El nuevo estudio analizó familias con el raro fenotipo AnWj negativo, buscando variantes genéticas compartidas. Tras revisar el exoma completo de los participantes, los investigadores descubrieron una gran deleción en el gen MAL que eliminaba los exones 3 y 4. Este cambio hacía que las células sanguíneas no produjeran la proteína Mal.
Las pruebas confirmaron que la ausencia de Mal estaba directamente relacionada con la falta del antígeno AnWj. Así, los científicos no solo descubren un nuevo grupo sanguíneo, sino que también resolvieron uno de los mayores misterios de la serología moderna.
El papel del gen MAL y la proteína Mal
El gen MAL codifica una proteína de membrana llamada Mal, involucrada en la organización de estructuras celulares. Aunque se conocía su función en células nerviosas y del sistema inmune, este estudio demostró que también cumple un rol esencial en los glóbulos rojos.
En personas con sangre AnWj positiva, la proteína Mal se localiza en la superficie de los eritrocitos. En cambio, en quienes presentan la deleción genética, la proteína no se expresa, eliminando el antígeno. Este hallazgo fue verificado mediante técnicas de biología molecular y serología comparativa.
De acuerdo con los resultados, introducir nuevamente la proteína Mal en células modificadas restableció el antígeno en la superficie, confirmando que Mal es necesaria y suficiente para generar el antígeno AnWj. Así se comprobó que las deleciones en MAL son la causa definitiva del fenotipo AnWj negativo.
Validación experimental del nuevo tipo de sangre
Para confirmar el descubrimiento, el equipo utilizó herramientas avanzadas como la edición genética CRISPR‑Cas9, citometría de flujo y análisis de proteínas. Al eliminar MAL, las células perdieron el antígeno AnWj; al reintroducirlo, la expresión se recuperó. Estos resultados consolidaron la relación causal entre el gen y el nuevo grupo sanguíneo.
También se observaron casos en los que la ausencia del antígeno era temporal, causada por enfermedades hematológicas que reducían la expresión de MAL sin eliminar el gen. Esto permitió diferenciar entre formas hereditarias y adquiridas del fenotipo, un paso clave para el diagnóstico clínico.
Los investigadores propusieron incluir este nuevo grupo sanguíneo dentro de los sistemas reconocidos oficialmente. De este modo, se evitarán errores en transfusiones y embarazos al detectar a tiempo a las personas con este rasgo genético.
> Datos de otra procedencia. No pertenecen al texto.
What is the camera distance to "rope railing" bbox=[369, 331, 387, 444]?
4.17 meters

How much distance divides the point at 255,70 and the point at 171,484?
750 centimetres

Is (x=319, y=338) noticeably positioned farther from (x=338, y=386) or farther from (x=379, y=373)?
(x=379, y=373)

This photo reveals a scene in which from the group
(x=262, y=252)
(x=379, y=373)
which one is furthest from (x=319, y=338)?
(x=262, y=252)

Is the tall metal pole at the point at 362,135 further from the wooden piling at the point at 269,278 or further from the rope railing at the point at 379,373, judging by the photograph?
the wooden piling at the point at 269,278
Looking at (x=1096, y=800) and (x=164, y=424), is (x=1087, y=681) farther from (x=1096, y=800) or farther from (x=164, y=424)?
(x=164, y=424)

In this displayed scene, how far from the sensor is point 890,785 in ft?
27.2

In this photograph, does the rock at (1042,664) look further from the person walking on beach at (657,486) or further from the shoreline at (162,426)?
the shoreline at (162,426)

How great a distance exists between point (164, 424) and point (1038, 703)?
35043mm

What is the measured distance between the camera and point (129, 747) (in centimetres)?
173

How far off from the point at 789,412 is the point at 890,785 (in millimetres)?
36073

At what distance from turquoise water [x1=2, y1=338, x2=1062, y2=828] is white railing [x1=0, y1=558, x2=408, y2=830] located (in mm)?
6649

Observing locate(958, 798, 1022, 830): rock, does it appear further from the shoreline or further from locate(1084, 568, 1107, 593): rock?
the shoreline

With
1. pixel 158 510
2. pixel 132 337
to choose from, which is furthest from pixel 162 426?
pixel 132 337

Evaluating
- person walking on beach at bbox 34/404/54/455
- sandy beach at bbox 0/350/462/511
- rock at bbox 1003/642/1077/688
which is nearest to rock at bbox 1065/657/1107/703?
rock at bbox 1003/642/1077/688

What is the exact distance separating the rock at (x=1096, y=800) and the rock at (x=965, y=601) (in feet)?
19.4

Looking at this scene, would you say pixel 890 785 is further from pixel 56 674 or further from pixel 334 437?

Importancia médica y seguridad transfusional
El hallazgo tiene consecuencias directas en la práctica médica. Las personas con el fenotipo AnWj negativo pueden desarrollar anticuerpos contra el antígeno ausente si reciben sangre incompatible o durante el embarazo. Esto puede causar reacciones hemolíticas graves, tanto en transfusiones como en recién nacidos.
Gracias a la identificación del gen MAL, ahora es posible realizar pruebas genéticas específicas para prevenir estos riesgos. Los bancos de sangre podrán clasificar mejor las donaciones, garantizando una mayor seguridad y compatibilidad en los pacientes sensibles.
Además, comprender este nuevo tipo de sangre amplía el conocimiento sobre la biología de los eritrocitos y podría tener implicaciones en el estudio de infecciones o enfermedades inmunológicas, como ocurre con otros antígenos sanguíneos.
Conclusión
El descubrimiento de este nuevo grupo sanguíneo representa un logro notable para la medicina moderna. Después de más de 50 años de incertidumbre, los científicos finalmente identificaron al responsable: el gen MAL y su proteína Mal.
Gracias a este avance, será posible evitar reacciones adversas, mejorar las transfusiones y brindar diagnósticos más precisos. En definitiva, cuando los científicos descubren un nuevo tipo de sangre, no solo resuelven un misterio, sino que salvan vidas mediante el conocimiento.